>> begin

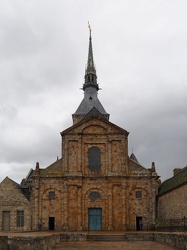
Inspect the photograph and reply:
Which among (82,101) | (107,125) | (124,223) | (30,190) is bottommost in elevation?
(124,223)

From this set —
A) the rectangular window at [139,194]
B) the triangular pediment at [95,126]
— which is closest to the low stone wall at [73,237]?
the rectangular window at [139,194]

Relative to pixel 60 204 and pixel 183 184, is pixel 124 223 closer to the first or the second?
pixel 60 204

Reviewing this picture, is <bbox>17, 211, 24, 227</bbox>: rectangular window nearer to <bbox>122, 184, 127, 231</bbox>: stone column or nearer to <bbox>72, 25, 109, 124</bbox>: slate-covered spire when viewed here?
<bbox>122, 184, 127, 231</bbox>: stone column

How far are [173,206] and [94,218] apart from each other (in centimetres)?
972

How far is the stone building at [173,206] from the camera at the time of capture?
97.9 ft

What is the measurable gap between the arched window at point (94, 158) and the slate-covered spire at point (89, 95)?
2084 centimetres

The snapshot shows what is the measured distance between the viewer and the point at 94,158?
133 ft

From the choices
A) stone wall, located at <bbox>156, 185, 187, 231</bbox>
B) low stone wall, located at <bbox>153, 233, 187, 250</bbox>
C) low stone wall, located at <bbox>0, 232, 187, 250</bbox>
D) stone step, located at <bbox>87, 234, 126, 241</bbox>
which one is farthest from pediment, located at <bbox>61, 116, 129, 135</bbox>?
low stone wall, located at <bbox>0, 232, 187, 250</bbox>

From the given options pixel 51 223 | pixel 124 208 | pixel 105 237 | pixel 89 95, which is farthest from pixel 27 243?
pixel 89 95

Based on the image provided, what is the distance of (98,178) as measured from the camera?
131 ft

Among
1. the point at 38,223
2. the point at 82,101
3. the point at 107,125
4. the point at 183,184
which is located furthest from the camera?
the point at 82,101

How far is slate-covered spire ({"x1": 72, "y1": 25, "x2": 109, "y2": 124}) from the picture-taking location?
213ft

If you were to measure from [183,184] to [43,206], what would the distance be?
16286 mm

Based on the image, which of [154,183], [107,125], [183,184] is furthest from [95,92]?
[183,184]
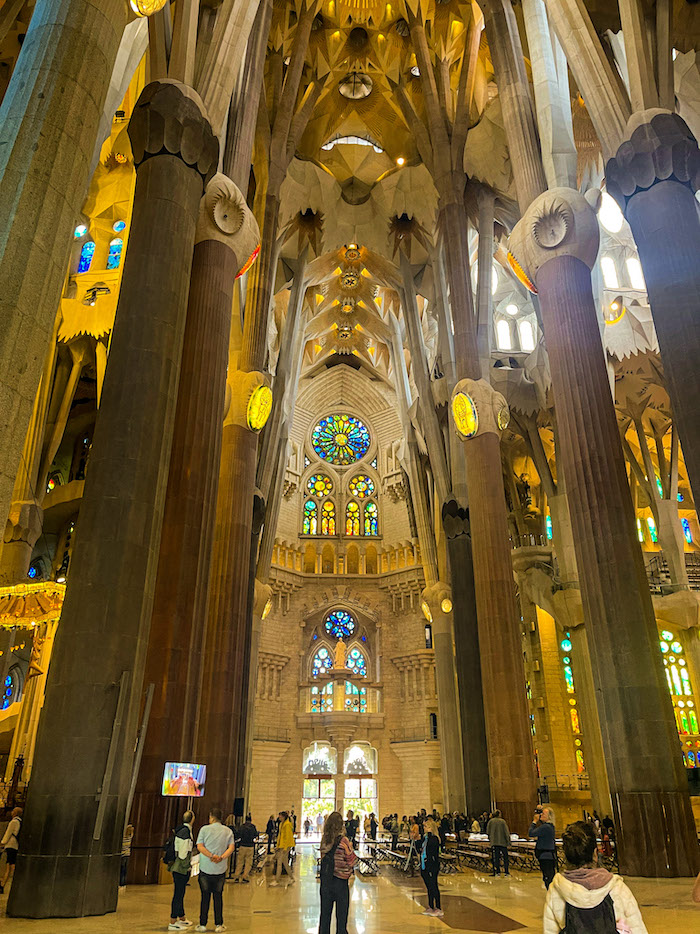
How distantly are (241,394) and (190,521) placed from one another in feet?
23.9

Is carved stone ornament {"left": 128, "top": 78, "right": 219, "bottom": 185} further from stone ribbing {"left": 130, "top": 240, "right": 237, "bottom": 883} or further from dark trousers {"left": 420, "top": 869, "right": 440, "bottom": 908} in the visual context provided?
dark trousers {"left": 420, "top": 869, "right": 440, "bottom": 908}

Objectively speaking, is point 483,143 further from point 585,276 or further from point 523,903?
point 523,903

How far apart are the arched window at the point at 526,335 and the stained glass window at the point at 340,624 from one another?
601 inches

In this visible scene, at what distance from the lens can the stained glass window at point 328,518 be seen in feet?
113

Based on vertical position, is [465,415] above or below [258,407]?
above

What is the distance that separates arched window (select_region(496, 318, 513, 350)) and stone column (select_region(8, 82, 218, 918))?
17.8 meters

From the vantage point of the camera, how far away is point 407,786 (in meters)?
28.9

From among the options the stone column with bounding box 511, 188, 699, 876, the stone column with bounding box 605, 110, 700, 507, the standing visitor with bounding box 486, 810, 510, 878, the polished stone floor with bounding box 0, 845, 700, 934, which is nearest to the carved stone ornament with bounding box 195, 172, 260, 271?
the stone column with bounding box 511, 188, 699, 876

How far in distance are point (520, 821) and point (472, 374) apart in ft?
34.1

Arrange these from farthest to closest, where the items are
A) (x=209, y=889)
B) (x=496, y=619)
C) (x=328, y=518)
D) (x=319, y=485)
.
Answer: (x=319, y=485)
(x=328, y=518)
(x=496, y=619)
(x=209, y=889)

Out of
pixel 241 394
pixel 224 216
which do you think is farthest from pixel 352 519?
pixel 224 216

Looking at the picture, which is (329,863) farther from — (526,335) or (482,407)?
(526,335)

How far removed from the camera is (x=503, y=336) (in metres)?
26.0

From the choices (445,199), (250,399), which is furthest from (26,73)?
(445,199)
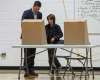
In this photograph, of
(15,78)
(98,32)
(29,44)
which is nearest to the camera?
(29,44)

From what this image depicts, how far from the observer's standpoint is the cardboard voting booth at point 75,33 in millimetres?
4914

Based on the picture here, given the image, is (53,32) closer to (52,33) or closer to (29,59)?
(52,33)

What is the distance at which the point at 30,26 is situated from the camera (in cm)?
497

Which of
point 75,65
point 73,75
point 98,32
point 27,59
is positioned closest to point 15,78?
point 27,59

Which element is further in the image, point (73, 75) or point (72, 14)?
point (72, 14)

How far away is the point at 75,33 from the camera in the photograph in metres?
4.92

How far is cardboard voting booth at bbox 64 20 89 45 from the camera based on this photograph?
4914mm

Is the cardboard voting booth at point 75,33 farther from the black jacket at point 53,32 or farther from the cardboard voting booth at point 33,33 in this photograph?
the black jacket at point 53,32

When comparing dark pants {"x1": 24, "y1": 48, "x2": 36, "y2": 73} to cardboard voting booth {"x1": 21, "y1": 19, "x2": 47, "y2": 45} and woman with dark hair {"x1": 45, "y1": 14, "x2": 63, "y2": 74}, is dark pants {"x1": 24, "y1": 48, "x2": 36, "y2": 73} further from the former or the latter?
cardboard voting booth {"x1": 21, "y1": 19, "x2": 47, "y2": 45}

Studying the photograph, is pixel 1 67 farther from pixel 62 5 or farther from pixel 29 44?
pixel 29 44

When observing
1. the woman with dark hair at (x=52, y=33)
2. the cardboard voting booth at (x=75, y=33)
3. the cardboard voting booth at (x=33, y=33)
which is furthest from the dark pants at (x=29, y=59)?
the cardboard voting booth at (x=75, y=33)

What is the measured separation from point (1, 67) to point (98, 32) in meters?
2.15

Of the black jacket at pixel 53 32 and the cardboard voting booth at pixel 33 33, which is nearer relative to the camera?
the cardboard voting booth at pixel 33 33

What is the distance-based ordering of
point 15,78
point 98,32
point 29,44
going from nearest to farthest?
point 29,44 < point 15,78 < point 98,32
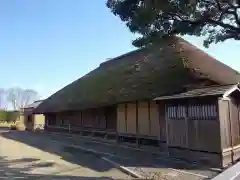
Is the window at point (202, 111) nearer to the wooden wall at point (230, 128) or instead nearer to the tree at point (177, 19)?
the wooden wall at point (230, 128)

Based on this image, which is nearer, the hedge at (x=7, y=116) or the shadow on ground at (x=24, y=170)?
the shadow on ground at (x=24, y=170)

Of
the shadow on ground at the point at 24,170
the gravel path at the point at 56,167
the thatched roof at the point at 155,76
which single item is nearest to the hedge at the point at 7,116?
the thatched roof at the point at 155,76

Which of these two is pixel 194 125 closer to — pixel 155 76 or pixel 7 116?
pixel 155 76

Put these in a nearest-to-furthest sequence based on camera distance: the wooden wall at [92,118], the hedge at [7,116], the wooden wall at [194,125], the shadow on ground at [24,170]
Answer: the shadow on ground at [24,170] < the wooden wall at [194,125] < the wooden wall at [92,118] < the hedge at [7,116]

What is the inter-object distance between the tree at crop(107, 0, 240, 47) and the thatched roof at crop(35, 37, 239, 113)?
101cm

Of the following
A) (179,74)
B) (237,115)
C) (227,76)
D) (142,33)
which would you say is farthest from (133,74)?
(237,115)

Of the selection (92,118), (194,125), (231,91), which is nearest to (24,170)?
(194,125)

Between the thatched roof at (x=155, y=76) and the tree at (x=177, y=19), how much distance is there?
1.01m

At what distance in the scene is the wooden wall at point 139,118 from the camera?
15328mm

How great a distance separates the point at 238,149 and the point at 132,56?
13902mm

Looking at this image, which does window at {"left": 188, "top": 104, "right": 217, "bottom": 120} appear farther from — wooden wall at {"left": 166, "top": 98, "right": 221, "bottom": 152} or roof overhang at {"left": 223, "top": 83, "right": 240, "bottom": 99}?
roof overhang at {"left": 223, "top": 83, "right": 240, "bottom": 99}

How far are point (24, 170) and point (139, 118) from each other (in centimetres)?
711

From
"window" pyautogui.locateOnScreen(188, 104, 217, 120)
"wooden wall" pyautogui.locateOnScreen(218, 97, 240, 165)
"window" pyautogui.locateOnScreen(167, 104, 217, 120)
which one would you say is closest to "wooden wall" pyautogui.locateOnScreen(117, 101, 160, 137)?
"window" pyautogui.locateOnScreen(167, 104, 217, 120)

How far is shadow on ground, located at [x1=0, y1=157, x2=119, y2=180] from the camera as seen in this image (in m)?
10.2
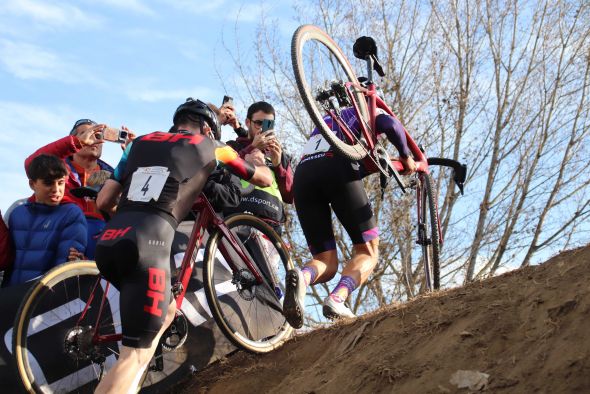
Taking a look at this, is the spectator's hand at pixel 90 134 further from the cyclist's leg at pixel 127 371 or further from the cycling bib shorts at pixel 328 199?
the cyclist's leg at pixel 127 371

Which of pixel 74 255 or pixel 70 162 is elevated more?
pixel 70 162

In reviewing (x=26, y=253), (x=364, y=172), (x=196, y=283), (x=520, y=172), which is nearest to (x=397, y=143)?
(x=364, y=172)

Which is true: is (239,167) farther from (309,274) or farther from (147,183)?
(309,274)

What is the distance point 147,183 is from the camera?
14.1ft

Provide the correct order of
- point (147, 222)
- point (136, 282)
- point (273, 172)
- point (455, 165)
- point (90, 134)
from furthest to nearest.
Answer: point (455, 165) → point (273, 172) → point (90, 134) → point (147, 222) → point (136, 282)

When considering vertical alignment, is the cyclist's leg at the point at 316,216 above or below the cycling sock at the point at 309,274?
above

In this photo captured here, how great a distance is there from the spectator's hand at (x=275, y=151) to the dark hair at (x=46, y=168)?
174cm

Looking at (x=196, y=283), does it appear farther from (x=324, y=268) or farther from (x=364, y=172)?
(x=364, y=172)

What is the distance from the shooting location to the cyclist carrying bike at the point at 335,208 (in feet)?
18.1

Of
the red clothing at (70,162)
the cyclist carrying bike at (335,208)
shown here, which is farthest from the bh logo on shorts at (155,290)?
the red clothing at (70,162)

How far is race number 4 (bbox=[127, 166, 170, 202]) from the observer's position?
427 centimetres

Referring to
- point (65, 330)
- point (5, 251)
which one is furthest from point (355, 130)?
point (5, 251)

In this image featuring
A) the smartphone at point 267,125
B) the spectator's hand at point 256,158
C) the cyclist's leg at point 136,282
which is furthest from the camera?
the smartphone at point 267,125

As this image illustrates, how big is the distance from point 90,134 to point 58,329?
1970 mm
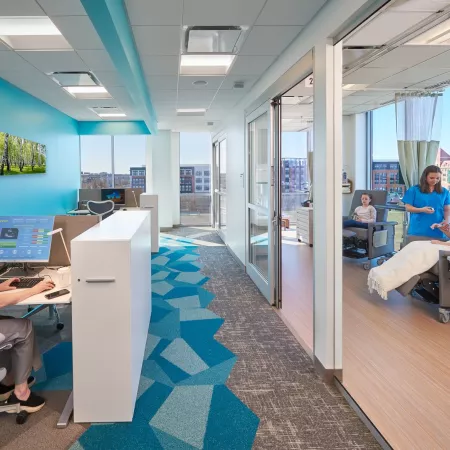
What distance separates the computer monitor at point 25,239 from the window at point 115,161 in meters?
6.14

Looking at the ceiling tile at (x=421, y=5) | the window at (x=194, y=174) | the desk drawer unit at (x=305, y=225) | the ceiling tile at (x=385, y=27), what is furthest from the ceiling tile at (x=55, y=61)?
the window at (x=194, y=174)

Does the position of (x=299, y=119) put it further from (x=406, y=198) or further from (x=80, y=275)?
(x=80, y=275)

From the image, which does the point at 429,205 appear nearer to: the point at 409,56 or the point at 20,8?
the point at 409,56

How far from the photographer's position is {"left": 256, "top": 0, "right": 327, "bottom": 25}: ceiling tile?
2641 millimetres

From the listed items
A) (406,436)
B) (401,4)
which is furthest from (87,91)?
(406,436)

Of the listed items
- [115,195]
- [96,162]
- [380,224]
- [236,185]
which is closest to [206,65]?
[236,185]

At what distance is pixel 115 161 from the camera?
372 inches

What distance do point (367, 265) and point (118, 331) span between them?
13.9 feet

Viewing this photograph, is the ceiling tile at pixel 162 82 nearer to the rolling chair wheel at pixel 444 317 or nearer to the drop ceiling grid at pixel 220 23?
the drop ceiling grid at pixel 220 23

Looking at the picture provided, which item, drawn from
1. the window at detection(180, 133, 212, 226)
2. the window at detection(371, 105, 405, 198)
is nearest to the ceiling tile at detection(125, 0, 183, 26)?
the window at detection(371, 105, 405, 198)

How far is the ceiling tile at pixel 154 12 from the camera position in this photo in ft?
8.61

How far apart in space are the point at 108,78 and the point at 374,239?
380 centimetres

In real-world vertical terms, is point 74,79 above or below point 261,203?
above

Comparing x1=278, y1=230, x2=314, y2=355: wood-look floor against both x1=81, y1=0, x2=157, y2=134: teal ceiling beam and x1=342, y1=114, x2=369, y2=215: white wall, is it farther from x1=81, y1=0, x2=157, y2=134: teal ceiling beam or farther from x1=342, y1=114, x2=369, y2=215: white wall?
x1=81, y1=0, x2=157, y2=134: teal ceiling beam
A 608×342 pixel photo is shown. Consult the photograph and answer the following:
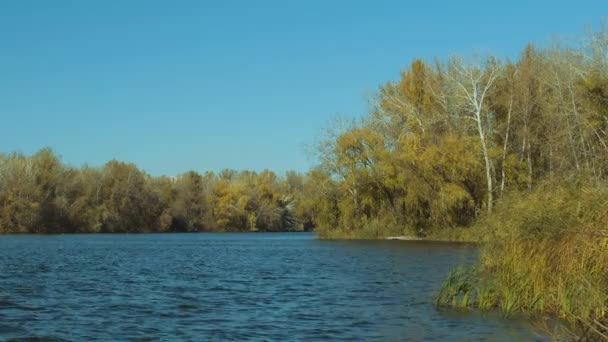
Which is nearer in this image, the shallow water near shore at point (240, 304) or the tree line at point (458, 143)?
the shallow water near shore at point (240, 304)

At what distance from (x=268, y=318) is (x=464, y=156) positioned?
38.4 metres

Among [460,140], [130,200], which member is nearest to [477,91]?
[460,140]

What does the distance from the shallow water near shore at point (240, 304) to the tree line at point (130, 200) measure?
38.1m

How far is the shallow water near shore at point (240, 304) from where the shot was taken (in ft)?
50.6

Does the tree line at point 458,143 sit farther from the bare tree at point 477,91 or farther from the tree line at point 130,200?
the tree line at point 130,200

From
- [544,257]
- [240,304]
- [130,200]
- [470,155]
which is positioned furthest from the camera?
[130,200]

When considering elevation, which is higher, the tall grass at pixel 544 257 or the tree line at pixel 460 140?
the tree line at pixel 460 140

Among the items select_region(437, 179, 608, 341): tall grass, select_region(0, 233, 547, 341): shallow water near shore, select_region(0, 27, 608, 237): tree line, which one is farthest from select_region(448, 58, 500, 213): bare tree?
select_region(437, 179, 608, 341): tall grass

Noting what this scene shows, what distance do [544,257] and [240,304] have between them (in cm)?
881

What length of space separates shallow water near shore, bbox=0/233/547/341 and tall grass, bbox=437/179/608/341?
2.49ft

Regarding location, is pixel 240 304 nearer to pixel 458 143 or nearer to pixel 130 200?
pixel 458 143

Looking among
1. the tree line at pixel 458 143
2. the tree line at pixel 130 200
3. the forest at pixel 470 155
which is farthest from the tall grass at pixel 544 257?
the tree line at pixel 130 200

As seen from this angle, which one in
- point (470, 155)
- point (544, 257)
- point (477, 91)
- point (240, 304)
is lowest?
point (240, 304)

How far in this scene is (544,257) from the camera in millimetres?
15367
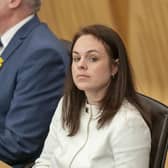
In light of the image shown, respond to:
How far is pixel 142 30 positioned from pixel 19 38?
1279 mm

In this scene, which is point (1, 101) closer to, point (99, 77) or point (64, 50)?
point (64, 50)

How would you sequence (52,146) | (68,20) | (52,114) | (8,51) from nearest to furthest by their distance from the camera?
(52,146) < (52,114) < (8,51) < (68,20)

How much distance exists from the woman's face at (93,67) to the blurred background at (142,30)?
159 cm

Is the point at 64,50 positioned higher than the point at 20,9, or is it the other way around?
the point at 20,9

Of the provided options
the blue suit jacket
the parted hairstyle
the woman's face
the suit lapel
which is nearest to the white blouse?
the woman's face

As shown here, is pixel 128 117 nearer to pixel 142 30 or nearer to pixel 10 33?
pixel 10 33

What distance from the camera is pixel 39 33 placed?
2.39m

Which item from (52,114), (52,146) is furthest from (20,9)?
(52,146)

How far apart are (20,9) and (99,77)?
82cm

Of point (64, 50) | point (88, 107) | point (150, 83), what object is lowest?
point (150, 83)

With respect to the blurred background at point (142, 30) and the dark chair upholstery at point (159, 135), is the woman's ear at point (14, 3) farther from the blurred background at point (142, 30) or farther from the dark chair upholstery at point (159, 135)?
the blurred background at point (142, 30)

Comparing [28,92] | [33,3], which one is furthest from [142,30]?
[28,92]

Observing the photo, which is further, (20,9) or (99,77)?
(20,9)

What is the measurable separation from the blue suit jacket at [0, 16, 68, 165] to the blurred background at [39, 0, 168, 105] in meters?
1.19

>> end

Output only the lines running from the line with "As shown here, is" through the final line of the data, inclusive.

### Task solution
As shown here, is pixel 128 117 nearer to pixel 142 30 or nearer to pixel 10 33?
pixel 10 33

What distance from the camera is pixel 39 33 placed?
2.39m

Which item from (52,114), (52,146) is furthest from (20,9)?
(52,146)

How far apart are (20,9) and (99,77)?
82cm

Of point (64, 50) | point (88, 107) | point (150, 83), what object is lowest?
point (150, 83)

With respect to the blurred background at point (142, 30) and the dark chair upholstery at point (159, 135), is the woman's ear at point (14, 3) farther from the blurred background at point (142, 30) or farther from the dark chair upholstery at point (159, 135)?
the blurred background at point (142, 30)

Comparing [28,92] | [33,3], which one is furthest from [142,30]?
[28,92]

Observing the photo, which is further, (20,9) or (99,77)?
(20,9)

What is the measurable separation from the blue suit jacket at [0, 16, 68, 165] to the blurred background at [39, 0, 168, 105] in meters?
1.19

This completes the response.